### Data listing
=== Section Start ===

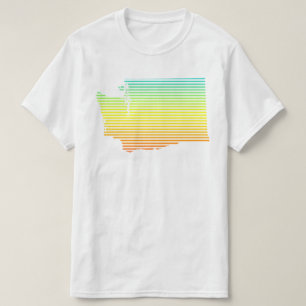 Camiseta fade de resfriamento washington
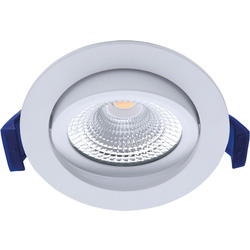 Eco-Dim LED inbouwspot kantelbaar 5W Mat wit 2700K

=== Section End ===
=== Section Start ===

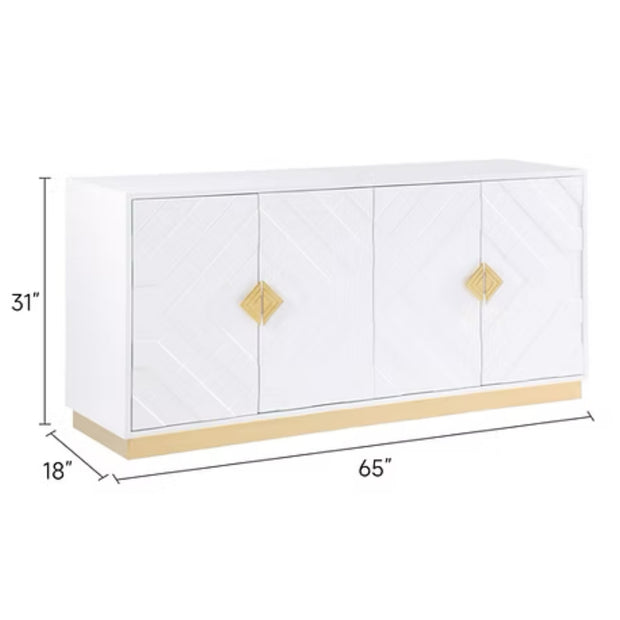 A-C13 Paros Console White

=== Section End ===

### Directions
Return, exactly as they stand, the lines above from the one with "Camiseta fade de resfriamento washington" to the one with "Eco-Dim LED inbouwspot", omitting any pictures among them.

### Solution to this task
 Camiseta fade de resfriamento washington
 Eco-Dim LED inbouwspot kantelbaar 5W Mat wit 2700K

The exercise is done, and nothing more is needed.